> _REQUIRED WORK_:
1 > In the passage on Seale-Hayne College, copy out the section that begins at the words "Notable former pupils" and stops after "and television presenter.", substituting "rose grower" for "orchid grower".
2 > Name every notable former pupil listed in the passage on Seale-Hayne College.
3 > Answer these from the passage on Seale-Hayne College:
(a) How far from Newton Abbot was the college located?
(b) In what year did the first students arrive?
(c) With which institution did the college merge in 1989?

> _DOCUMENT PASSAGE_:

=-=-=

Seale-Hayne College was an agricultural college in Devon, England, which operated from 1919 to 2005. It was the only agricultural college in the United Kingdom whose buildings were purpose designed and built. It was located 3 miles from Newton Abbot.

The college was established in accordance with the will of Charles Seale Hayne (1833–1903), a Liberal politician who was a Devon land-owner. The college was built between 1912 and 1914, but its opening was delayed by the start of the First World War. During the war it served as a training centre for Land Girls, and in 1918 and 1919 it operated as a military neurasthenic hospital for the treatment of soldiers suffering from shell shock.

The first students arrived in 1920. During the Second World War the college was used for the training of the second Women's Land Army. After the war the college was significantly expanded, and by 1986 there were over 1,000 students. In 1989 the college merged with Plymouth Polytechnic to form the Seale-Hayne Faculty of Agriculture, Food & Land Use, Polytechnic South West, and Polytechnic South West became the University of Plymouth in 1992. In 2005 the university closed the college, and staff and students were transferred to Plymouth.

Until 31 January 2019 the Seale-Hayne site was used by Dame Hannah Rogers Trust, which provided education, therapy, care and respite for children and young people with profound physical disabilities as well as a centre to hold events to raise funds for the Dame Hannah Rogers School in Ivybridge.

Notable former pupils of the college, known as "Seale-Haynians", include:

- T C Ivens (1921–1988), orchid grower, fly fisherman and author.
- Richard Ashworth (born 1947), dairy farmer and former Member of the European Parliament (MEP).
- Adam Henson (born 1966), English farmer, author and television presenter.

=-=-=

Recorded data
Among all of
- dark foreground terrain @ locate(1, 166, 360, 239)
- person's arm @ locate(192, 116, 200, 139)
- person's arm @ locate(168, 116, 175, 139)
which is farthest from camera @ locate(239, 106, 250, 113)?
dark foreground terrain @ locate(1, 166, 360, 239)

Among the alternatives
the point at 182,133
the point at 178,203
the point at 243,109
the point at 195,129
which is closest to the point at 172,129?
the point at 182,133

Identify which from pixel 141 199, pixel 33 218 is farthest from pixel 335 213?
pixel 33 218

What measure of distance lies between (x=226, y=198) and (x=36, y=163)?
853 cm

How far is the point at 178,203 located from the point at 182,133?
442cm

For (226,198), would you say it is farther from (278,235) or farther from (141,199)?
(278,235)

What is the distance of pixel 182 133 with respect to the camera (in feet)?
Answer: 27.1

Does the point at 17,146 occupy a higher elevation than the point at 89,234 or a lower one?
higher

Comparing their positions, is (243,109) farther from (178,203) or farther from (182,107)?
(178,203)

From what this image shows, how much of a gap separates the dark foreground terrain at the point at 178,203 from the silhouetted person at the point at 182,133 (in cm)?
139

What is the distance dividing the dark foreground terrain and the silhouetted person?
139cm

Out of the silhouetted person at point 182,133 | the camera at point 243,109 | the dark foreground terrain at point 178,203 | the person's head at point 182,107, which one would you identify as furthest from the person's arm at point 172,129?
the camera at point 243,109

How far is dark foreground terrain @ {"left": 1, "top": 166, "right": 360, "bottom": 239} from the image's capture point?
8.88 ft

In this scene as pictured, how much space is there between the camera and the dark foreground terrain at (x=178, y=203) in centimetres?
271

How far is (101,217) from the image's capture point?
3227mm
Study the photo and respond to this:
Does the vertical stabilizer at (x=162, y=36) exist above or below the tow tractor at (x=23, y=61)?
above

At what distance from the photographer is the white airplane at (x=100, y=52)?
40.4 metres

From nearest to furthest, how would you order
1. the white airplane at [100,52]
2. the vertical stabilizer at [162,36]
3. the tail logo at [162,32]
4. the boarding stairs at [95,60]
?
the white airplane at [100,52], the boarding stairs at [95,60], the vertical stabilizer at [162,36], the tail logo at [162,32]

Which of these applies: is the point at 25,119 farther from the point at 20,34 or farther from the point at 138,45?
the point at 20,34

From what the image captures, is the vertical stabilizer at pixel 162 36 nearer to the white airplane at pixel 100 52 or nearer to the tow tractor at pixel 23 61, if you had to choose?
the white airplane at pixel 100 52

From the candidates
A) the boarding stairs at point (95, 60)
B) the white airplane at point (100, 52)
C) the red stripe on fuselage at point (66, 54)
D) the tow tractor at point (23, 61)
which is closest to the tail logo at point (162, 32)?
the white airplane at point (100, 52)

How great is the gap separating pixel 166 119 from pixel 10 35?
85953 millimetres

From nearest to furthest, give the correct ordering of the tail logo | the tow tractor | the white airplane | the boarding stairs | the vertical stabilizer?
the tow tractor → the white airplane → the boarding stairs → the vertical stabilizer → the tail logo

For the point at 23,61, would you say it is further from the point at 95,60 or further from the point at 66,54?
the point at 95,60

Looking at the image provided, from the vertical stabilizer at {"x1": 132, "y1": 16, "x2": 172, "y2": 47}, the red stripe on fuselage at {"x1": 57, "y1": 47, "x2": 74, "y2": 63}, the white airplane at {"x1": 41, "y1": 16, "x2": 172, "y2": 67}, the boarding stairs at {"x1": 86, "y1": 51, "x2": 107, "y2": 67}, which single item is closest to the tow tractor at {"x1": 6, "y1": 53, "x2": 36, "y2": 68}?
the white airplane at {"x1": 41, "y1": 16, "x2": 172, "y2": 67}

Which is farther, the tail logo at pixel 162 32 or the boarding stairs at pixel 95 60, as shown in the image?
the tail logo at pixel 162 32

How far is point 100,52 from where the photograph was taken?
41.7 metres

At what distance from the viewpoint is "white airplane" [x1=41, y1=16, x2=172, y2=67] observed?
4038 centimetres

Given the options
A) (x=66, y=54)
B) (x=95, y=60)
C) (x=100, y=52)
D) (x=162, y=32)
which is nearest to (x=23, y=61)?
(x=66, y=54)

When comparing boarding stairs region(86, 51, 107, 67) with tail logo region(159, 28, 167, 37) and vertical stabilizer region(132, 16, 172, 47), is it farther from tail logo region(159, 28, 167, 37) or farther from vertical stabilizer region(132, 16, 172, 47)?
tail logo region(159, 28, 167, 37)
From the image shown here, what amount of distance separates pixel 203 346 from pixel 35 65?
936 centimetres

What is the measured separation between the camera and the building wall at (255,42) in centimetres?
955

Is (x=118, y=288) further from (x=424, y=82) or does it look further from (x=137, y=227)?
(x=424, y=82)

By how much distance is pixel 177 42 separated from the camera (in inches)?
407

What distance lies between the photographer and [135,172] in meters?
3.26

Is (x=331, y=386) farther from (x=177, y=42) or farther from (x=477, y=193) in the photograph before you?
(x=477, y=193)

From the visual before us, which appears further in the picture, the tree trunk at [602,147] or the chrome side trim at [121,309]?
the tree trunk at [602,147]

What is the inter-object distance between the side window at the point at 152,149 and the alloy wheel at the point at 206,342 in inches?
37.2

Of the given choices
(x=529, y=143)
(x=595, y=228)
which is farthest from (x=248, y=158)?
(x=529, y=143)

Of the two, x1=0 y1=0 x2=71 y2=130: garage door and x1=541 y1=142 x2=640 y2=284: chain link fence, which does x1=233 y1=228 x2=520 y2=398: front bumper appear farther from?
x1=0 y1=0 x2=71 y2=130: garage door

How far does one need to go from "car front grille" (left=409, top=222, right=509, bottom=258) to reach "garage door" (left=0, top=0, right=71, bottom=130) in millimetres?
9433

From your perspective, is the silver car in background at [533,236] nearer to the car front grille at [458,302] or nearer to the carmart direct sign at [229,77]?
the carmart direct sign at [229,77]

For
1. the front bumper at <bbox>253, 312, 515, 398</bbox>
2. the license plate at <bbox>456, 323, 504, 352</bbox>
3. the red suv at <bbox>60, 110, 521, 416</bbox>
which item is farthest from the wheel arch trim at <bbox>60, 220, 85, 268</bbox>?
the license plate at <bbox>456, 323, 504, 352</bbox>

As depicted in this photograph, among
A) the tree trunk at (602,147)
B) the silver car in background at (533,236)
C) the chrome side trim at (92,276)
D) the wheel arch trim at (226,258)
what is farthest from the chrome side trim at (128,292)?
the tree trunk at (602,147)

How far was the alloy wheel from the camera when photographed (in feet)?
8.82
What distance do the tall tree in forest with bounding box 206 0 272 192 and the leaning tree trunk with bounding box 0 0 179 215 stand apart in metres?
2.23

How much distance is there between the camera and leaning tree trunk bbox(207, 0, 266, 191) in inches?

=-=-=

> _EXPECTED RESULTS_:
1 >
Notable former pupils of the college, known as "Seale-Haynians", include:

- T C Ivens (1921–1988), rose grower, fly fisherman and author.
- Richard Ashworth (born 1947), dairy farmer and former Member of the European Parliament (MEP).
- Adam Henson (born 1966), English farmer, author and television presenter.

2 >
T C Ivens
Richard Ashworth
Adam Henson

3 >
(a) 3 miles
(b) 1920
(c) Plymouth Polytechnic